Economics believes that individuals respond to incentives and changes in such incentives elicit change in behaviour. Everyday language refers to this as the carrot and stick approach. Those who are apprehensive about vaccinations on economic/medical grounds are best incentivised using the carrot. The best option here is for the government to offer a subsidy/compensation to all such individuals to encourage them to vaccinate themselves. Noted economist Greg Mankiw states as much in one his articles recognising that this might impose a large fiscal burden on governments. But the apprehension associated with the immediate fiscal costs should be traded off with the benefits of getting economies back on track quickly. Every time there is a lockdown, the lost output imposes an even greater cost on the economies.
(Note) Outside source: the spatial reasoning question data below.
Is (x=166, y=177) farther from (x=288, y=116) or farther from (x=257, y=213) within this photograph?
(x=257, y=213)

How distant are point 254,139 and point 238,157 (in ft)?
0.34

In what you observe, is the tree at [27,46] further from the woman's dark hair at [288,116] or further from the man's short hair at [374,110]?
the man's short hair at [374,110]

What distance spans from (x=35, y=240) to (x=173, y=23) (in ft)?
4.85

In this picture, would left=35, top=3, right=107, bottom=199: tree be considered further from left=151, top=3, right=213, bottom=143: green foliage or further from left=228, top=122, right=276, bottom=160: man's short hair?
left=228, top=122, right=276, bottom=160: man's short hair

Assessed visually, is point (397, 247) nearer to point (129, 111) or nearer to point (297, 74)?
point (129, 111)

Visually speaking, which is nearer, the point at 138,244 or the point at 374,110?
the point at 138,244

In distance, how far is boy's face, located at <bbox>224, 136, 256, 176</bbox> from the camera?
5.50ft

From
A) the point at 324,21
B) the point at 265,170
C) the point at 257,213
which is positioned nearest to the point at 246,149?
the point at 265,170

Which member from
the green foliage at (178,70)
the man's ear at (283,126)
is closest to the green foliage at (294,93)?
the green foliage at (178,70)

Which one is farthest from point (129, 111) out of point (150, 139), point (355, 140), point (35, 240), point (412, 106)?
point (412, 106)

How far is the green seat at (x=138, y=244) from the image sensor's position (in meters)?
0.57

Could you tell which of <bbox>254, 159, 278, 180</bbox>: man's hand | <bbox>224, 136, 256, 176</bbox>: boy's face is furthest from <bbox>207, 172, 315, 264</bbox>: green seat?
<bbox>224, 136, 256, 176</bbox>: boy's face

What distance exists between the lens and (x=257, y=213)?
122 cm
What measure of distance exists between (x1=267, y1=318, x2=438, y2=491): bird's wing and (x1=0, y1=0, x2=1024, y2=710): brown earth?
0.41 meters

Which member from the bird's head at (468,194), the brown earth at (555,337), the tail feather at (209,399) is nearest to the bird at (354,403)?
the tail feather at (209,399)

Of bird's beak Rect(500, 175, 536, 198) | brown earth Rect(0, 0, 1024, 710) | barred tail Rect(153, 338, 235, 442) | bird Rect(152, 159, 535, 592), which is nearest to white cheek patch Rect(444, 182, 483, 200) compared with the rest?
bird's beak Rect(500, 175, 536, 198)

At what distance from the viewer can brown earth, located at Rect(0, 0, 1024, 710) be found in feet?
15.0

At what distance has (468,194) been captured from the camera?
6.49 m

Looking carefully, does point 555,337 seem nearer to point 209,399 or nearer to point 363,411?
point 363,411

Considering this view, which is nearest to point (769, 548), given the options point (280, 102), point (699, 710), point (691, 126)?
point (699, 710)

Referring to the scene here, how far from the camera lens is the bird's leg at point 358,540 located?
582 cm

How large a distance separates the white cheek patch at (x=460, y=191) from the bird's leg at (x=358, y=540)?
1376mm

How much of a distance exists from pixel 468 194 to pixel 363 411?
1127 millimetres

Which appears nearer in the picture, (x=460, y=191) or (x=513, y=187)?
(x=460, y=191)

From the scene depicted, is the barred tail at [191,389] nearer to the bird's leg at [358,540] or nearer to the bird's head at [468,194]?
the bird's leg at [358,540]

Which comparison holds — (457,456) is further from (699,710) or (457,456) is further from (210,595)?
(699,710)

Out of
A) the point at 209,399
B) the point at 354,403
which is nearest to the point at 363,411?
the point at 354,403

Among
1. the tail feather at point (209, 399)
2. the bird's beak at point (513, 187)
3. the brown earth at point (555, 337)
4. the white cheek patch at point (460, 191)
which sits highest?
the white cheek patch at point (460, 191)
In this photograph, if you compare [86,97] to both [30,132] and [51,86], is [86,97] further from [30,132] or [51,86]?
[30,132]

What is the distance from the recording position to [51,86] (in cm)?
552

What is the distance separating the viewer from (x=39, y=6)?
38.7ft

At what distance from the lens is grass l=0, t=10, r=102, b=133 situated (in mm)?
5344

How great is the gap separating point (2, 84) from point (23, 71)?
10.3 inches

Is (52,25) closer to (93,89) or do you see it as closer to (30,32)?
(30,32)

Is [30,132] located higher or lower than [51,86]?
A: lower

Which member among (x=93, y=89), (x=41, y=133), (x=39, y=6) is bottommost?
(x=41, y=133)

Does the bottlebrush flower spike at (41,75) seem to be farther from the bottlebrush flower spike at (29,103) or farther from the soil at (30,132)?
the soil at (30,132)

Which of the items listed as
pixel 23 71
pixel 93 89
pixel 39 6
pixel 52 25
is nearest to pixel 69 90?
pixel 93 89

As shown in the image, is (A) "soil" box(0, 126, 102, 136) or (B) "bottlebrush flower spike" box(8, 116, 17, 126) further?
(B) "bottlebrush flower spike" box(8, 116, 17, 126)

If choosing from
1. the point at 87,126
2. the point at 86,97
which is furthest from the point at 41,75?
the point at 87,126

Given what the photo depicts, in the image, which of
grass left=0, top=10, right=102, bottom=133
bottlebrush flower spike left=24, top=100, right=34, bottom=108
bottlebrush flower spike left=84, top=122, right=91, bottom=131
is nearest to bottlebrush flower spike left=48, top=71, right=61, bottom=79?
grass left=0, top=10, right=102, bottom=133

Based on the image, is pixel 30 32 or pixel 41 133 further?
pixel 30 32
Having considered all the relevant issues, who are the people still likely to remain anti-vaxers? They are likely to be persons whose preferences are very different from those of the majority of the population. The question is whether such persons should be coerced into vaccinating themselves. The French government spokesperson, in a sense, spoke on behalf of all those who have voluntarily vaccinated themselves: “…we don’t want the choice of the unvaccinated to weigh upon the vaccinated”. The mandatory vaccination strategy forces those with extreme preferences to recognise that they need to bear the cost of their actions and not just pass these on to the society. As more and more benefits/privileges that society offers to citizens are withdrawn, the number of stubborn anti-vaxers is likely to diminish enough so that they will not impose a substantial negative externality on the rest of the society. The UAE and a host of other countries are showing the way to loosen the grip of the pandemic that has shackled the world for over eighteen months.
*This article represents the individual views and research of Professor Ajit Karnik.